If you want to experience the fried food at the State Fair of Texas properly, strategy is essential. This is not the time to commit to one item and eat the whole thing like a hero. The better approach is to share, taste, and move on. I highly recommend a one- or two-bite policy, especially if you want to sample more than a couple of the fair’s golden, battered inventions. It is also worth pacing yourself, because everything looks fun and tempting at the beginning, but fried food has a way of catching up with you quickly. What starts as curiosity can turn into a serious test of endurance.
One of the first things I tried was fried cheese curds. These are exactly the kind of fair food that makes immediate sense: warm, salty, crisp on the outside, and soft in the middle.
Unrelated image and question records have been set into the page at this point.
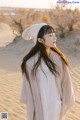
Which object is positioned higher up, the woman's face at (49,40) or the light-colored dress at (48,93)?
the woman's face at (49,40)

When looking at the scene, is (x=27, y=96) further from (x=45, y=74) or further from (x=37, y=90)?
(x=45, y=74)

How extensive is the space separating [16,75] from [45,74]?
8123 mm

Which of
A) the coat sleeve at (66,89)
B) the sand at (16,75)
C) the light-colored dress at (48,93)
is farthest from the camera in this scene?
the sand at (16,75)

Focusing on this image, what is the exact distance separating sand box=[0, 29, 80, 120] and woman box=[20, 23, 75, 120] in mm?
3246

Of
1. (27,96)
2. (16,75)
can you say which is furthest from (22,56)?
(27,96)

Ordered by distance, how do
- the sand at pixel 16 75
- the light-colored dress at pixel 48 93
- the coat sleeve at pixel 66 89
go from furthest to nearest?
the sand at pixel 16 75 < the coat sleeve at pixel 66 89 < the light-colored dress at pixel 48 93

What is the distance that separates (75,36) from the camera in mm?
18938

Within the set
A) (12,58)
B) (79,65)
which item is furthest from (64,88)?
(12,58)

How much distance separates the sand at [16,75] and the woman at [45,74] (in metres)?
3.25

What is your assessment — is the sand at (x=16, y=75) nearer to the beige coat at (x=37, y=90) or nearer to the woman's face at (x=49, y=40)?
the beige coat at (x=37, y=90)

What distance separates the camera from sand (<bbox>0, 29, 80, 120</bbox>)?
8164 mm

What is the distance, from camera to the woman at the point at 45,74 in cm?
433

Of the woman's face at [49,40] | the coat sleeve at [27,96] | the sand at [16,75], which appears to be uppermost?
the woman's face at [49,40]

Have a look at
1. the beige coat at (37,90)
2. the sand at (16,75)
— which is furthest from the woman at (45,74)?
the sand at (16,75)
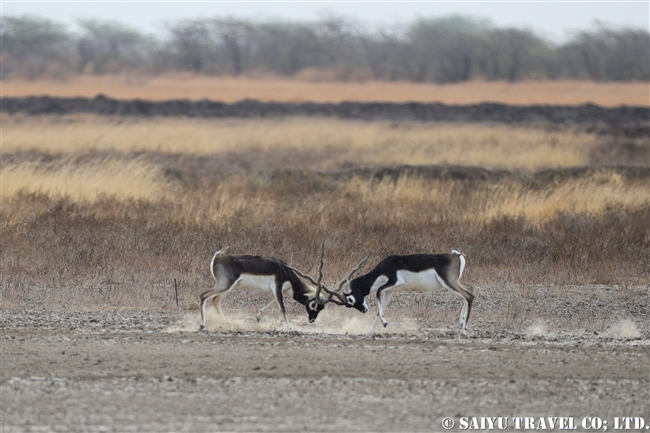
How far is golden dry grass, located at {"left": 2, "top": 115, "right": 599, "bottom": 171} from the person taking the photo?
2881 centimetres

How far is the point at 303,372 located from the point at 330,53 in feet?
197

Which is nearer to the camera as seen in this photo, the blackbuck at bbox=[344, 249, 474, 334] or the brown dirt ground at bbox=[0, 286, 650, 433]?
the brown dirt ground at bbox=[0, 286, 650, 433]

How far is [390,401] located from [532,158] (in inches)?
881

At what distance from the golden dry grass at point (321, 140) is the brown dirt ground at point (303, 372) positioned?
17.2 m

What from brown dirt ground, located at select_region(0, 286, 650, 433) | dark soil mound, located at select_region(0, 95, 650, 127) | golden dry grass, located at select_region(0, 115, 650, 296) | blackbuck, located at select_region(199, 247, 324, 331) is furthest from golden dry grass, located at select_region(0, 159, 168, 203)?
dark soil mound, located at select_region(0, 95, 650, 127)

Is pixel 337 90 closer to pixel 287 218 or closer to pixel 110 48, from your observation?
pixel 110 48

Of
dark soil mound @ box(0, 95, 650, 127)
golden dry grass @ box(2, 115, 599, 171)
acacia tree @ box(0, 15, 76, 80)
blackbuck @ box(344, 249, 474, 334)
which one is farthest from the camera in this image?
acacia tree @ box(0, 15, 76, 80)

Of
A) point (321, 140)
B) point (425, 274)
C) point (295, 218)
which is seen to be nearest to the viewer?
point (425, 274)

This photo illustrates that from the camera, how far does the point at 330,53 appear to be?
6700 centimetres

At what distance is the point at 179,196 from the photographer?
19.9 metres

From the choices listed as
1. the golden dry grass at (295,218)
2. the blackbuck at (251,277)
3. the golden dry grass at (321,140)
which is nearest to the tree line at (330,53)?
the golden dry grass at (321,140)

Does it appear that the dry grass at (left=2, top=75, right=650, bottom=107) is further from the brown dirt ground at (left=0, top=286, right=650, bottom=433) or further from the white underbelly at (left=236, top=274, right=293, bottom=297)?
the white underbelly at (left=236, top=274, right=293, bottom=297)

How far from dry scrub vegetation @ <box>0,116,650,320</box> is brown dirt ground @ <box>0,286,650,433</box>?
75.0 inches

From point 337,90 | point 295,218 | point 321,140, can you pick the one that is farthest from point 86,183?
point 337,90
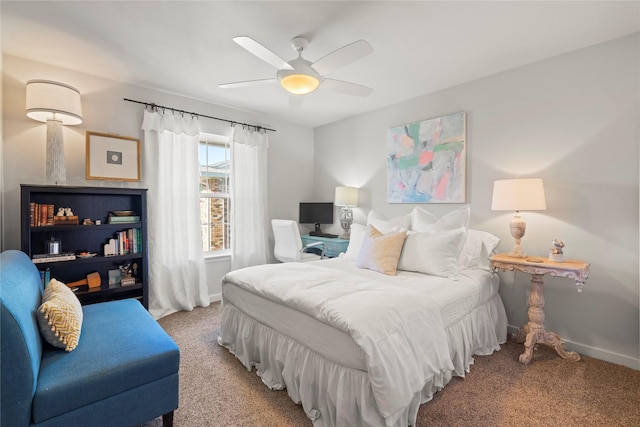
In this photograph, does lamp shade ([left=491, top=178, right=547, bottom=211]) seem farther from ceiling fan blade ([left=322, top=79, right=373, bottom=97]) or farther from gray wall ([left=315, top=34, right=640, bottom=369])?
ceiling fan blade ([left=322, top=79, right=373, bottom=97])

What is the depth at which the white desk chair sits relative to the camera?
370 cm

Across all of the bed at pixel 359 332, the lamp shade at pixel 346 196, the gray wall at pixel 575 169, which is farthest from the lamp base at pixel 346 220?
the bed at pixel 359 332

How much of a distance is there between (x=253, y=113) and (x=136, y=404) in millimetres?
3616


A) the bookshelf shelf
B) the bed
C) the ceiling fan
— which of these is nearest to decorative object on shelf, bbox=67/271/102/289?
the bookshelf shelf

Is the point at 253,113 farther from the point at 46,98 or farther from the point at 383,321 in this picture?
the point at 383,321

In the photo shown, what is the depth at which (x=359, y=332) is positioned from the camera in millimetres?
1455

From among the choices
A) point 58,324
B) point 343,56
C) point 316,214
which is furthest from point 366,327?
point 316,214

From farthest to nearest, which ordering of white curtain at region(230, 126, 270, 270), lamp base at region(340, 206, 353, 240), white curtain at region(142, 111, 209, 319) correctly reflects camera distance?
lamp base at region(340, 206, 353, 240) → white curtain at region(230, 126, 270, 270) → white curtain at region(142, 111, 209, 319)

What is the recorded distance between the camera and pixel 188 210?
11.7 feet

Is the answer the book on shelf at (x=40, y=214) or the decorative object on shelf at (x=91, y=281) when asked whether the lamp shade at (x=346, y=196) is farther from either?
the book on shelf at (x=40, y=214)

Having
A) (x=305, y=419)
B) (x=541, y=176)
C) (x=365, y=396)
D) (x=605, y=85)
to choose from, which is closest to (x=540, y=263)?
(x=541, y=176)

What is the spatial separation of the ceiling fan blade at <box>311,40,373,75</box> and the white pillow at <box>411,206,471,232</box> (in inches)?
67.4

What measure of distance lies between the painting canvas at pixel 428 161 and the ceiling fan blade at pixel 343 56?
167 centimetres

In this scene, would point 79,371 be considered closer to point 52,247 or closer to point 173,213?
point 52,247
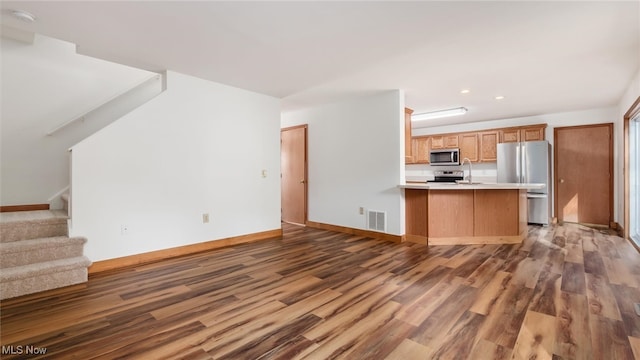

They are easy to eat, easy to share, and dangerous because you could easily keep going without realizing how much you have had.
Next came fried seasoned olives served with ranch. This was one of those combinations that sounds odd at first, but makes sense in the setting of a state fair. The olives brought salt and sharpness, while the batter and ranch dressing pushed the whole thing firmly into comfort-food territory. It was rich, tangy, and very much in keeping with the fair’s attitude of frying first and asking questions later.
Then there was fried pizza, which was not a small novelty bite or a clever reinterpretation. It was an entire battered slice of pizza. It is hard to decide whether that is genius or madness, but at the State Fair of Texas, those two ideas often seem to overlap. The result was heavy, indulgent, and exactly the kind of thing people line up to photograph before eating.
The fried biscuit stuffed with cream gravy was another unmistakably Southern-style bite. It was rich, comforting, and incredibly filling. This is the kind of dish that makes you understand why sharing is not optional if you plan to keep exploring the fair. A few bites were more than enough to appreciate it.
One of the more memorable savory items was a fried egg roll stuffed with smoked barbecue brisket. It brought together two very different food ideas in a way that felt completely at home at a Texas fair. The crisp wrapper, smoky filling, and rich texture made it one of the more interesting bites of the day.
For dessert, fried cookie dough delivered exactly what the name promises. It was sweet, soft, warm, and unapologetically excessive. It is the sort of food that sounds like something you would crave after a long night, and at the fair, it fits right in among the other over-the-top creations.
By this point, I had completely run out of steam. The plan to sample as much as possible was ambitious, but there is only so much fried food one person can reasonably face in a single visit. That probably just means I will have to return next year, pace myself better, and try a few more of the State Fair of Texas food creations with renewed determination.
Before leaving, I came across one of the most unforgettable edible-looking displays at the fair, although it was not for sale. It was a strangely detailed horse butt made entirely out of butter. After a day of deep-fried pizza, brisket egg rolls, cheese curds, and cookie dough, it somehow felt like the perfect final image: absurd, impressive, and completely unforgettable.